5 Ce sera une bete sans defaut, un male, de l’annee.

Vous prendrez un agneau ou un chevreau.

6 Vous le garderez jusqu’au quatorzieme jour du mois.

Dans toute l’assemblee de la communaute d’Israel,

on l’immolera au coucher du soleil.

7 On prendra du sang,

que l’on mettra sur les deux montants et sur le linteau

des maisons ou on le mangera.

8 On mangera sa chair cette nuit-la,

on la mangera rotie au feu,

avec des pains sans levain et des herbes ameres.

11 Vous mangerez ainsi : la ceinture aux reins,

les sandales aux pieds,

le baton a la main.

Vous mangerez en toute hate :

c’est la Paque du SEIGNEUR.

12 Je traverserai le pays d’Egypte, cette nuit-la ;

je frapperai tout premier-ne au pays d’Egypte,

depuis les hommes jusqu’au betail.

Contre tous les dieux de l’Egypte

j’exercerai mes jugements :

je suis le SEIGNEUR.

13 Le sang sera pour vous un signe,

sur les maisons ou vous serez.

Je verrai le sang,

et je passerai :

vous ne serez pas atteints par le fleau

dont je frapperai le pays d’Egypte.

14 Ce jour-la sera pour vous un memorial.

Vous en ferez pour le SEIGNEUR une fete de pelerinage.

C’est un decret perpetuel : d’age en age vous la feterez. »

Commentaire

Notre Surprise Devant Cette Lecture

Nous pouvons etre un peu surpris de lire ce passage du livre de l’Exode le jour ou nous celebrons le Jeudi saint. Dieu exige-t-il des hommes des choses si etranges ? Et pourtant, aujourd’hui encore, les Juifs celebrent leur fete de la Paque en faisant reference a ce texte ; et, d’autre part, c’est dans ce cadre-la, precisement, que Jesus a celebre ce que nous appelons la « Cene », son dernier repas avec ses disciples. D’ou l’interet pour nous de le lire, justement, aujourd’hui.

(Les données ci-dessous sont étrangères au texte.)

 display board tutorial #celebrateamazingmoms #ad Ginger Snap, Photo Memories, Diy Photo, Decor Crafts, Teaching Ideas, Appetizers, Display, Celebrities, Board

En meme temps, nous sommes un peu desorientes devant cette lecture qui mele des elements tres divers : est-ce le recit de ce qui s’est passe le dernier soir que les esclaves Hebreux ont passe en Egypte, au temps de Moise, avant le franchissement de la mer Rouge ? Ou bien est-ce une loi liturgique sur la facon de celebrer la Paque en Israel ? D’autant plus que certains mots du texte ne peuvent pas dater du temps de Moise : « On prendra du sang, que l’on mettra sur les deux montants et sur le linteau des maisons ou on le mangera » ; « Linteau des portes », « maisons » ne sont pas des mots du vocabulaire des nomades : eux parlent de tentes et de poteaux de tentes. Parler de « maisons » et de « linteaux » suppose un peuple installe.

Notre malaise devant ce texte est normal, car, effectivement, il entremele des evenements disparates. D’une part, le souvenir du sacrifice de printemps que les Hebreux ont celebre le dernier soir de leur presence en Egypte, et, d’autre part, les regles liturgiques qui ont ete mises par ecrit, bien longtemps apres, pour celebrer le souvenir de cette liberation, justement.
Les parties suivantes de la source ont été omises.